===== Stored rows
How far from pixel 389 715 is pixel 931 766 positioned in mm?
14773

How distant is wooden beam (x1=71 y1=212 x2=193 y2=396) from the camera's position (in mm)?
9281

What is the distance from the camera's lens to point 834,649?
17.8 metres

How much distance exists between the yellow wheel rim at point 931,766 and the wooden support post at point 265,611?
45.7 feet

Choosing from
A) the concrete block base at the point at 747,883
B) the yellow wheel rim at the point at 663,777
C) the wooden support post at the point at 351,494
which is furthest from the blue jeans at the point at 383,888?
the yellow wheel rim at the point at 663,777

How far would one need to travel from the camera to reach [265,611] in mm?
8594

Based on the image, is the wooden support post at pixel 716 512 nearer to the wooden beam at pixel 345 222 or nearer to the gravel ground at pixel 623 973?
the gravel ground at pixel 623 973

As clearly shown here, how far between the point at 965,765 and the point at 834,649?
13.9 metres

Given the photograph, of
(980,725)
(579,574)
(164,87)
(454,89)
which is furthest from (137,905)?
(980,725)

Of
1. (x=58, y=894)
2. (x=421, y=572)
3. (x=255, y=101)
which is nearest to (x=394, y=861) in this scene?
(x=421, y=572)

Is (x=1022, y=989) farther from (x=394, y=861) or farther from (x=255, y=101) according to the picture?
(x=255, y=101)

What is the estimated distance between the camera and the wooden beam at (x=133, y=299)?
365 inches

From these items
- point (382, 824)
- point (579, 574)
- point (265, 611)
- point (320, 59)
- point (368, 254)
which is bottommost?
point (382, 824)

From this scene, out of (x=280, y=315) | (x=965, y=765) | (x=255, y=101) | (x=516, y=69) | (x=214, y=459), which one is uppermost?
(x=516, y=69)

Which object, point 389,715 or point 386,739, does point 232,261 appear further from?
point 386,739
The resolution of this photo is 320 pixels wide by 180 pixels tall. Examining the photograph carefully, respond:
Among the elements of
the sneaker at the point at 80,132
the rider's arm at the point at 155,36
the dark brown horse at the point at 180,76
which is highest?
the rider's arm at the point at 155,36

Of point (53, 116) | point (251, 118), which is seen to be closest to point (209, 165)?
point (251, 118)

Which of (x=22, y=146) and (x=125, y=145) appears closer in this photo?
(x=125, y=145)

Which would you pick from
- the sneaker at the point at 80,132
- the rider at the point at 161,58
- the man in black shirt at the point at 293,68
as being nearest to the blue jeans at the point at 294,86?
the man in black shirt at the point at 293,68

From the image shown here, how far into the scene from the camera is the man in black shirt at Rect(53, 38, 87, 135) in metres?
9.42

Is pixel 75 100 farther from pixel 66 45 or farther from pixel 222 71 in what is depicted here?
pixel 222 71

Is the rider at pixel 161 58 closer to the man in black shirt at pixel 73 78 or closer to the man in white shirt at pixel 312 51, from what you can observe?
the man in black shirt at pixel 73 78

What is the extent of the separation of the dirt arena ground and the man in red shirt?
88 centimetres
==========
===== Stored rows
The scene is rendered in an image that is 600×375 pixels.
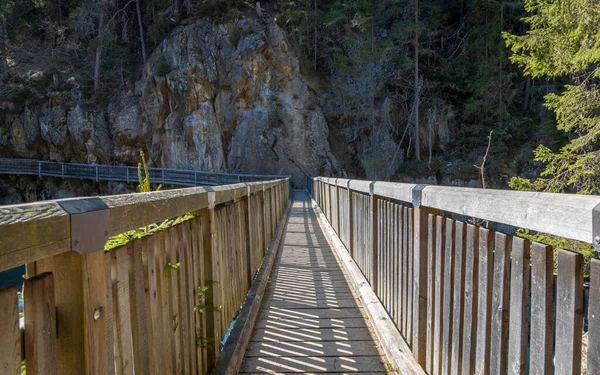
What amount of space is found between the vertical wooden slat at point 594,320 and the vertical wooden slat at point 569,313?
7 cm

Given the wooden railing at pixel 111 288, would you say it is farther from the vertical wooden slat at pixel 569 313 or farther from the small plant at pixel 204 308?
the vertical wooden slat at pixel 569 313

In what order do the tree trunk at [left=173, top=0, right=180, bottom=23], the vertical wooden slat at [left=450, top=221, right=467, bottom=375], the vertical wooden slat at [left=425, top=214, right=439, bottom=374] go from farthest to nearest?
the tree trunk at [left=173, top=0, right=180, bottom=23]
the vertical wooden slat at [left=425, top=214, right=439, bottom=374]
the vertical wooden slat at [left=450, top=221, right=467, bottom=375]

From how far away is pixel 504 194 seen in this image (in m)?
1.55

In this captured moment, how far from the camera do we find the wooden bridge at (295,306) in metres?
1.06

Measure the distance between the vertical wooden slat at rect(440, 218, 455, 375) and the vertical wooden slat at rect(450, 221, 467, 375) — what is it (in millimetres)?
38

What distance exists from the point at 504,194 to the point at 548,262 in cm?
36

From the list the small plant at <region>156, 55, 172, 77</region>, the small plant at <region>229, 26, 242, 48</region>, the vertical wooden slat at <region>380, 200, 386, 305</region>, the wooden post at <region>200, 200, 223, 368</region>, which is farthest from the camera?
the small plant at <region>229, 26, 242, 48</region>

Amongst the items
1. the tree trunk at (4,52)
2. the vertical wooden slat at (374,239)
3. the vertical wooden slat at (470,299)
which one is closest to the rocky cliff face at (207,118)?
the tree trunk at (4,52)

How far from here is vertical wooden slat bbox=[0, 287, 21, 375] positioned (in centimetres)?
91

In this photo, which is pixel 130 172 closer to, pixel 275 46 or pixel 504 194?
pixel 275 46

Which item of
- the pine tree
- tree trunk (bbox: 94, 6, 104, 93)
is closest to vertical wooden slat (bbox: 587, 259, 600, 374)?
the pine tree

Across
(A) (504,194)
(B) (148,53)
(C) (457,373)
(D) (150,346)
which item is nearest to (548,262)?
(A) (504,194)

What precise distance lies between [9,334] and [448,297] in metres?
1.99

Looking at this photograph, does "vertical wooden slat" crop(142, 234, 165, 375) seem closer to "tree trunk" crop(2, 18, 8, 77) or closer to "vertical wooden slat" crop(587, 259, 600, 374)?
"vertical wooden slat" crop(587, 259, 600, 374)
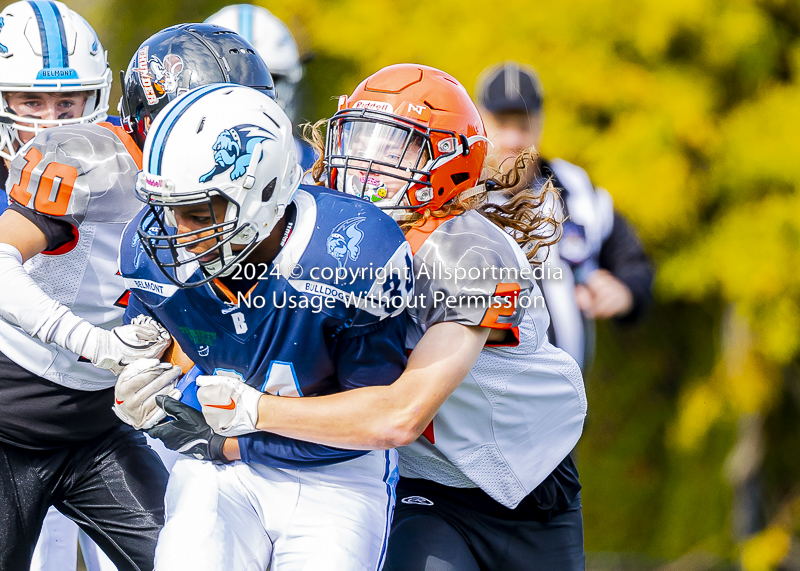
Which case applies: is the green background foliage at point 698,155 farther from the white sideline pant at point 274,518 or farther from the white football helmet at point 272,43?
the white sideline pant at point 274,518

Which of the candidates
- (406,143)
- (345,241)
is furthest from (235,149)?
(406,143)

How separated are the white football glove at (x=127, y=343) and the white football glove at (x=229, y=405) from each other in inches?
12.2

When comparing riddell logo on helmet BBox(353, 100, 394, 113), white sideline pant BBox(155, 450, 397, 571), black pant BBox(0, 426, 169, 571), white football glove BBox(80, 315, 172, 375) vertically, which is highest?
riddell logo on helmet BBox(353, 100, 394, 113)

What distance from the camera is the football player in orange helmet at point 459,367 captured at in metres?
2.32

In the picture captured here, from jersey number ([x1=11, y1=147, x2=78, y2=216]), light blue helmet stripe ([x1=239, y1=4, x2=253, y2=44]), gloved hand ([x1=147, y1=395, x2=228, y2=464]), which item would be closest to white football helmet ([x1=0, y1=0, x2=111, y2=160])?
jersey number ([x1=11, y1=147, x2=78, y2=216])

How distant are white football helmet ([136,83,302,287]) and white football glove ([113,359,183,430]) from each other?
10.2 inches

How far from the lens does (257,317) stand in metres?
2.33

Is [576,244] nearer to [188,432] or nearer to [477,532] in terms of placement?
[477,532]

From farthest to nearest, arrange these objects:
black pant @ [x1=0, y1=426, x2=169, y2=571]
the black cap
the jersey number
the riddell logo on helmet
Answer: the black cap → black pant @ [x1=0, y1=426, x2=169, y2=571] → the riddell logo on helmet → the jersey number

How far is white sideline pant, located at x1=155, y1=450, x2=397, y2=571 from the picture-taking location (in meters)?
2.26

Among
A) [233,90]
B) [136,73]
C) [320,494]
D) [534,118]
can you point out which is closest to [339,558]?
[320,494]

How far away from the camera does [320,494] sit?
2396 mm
==========
Exercise goal
Please quote word for word the lines starting with the one that contains "Of point (53, 116)" and continuing through the one that contains "88 centimetres".

Written answer
Of point (53, 116) | point (251, 118), which is seen to be closest to point (209, 165)?
point (251, 118)

Which of (x=22, y=146) and (x=125, y=145) appears closer in this photo?
(x=125, y=145)

Which would you pick from
- the sneaker at the point at 80,132
- the rider at the point at 161,58
- the man in black shirt at the point at 293,68
as being nearest to the blue jeans at the point at 294,86?
the man in black shirt at the point at 293,68

From the image shown here, how far into the scene from the camera is the man in black shirt at Rect(53, 38, 87, 135) in metres?
9.42

Is pixel 75 100 farther from pixel 66 45 or farther from pixel 222 71 in what is depicted here?
pixel 222 71

Is the rider at pixel 161 58 closer to the man in black shirt at pixel 73 78 or closer to the man in white shirt at pixel 312 51, from what you can observe?
the man in black shirt at pixel 73 78

What is the extent of the separation of the dirt arena ground and the man in red shirt?
88 centimetres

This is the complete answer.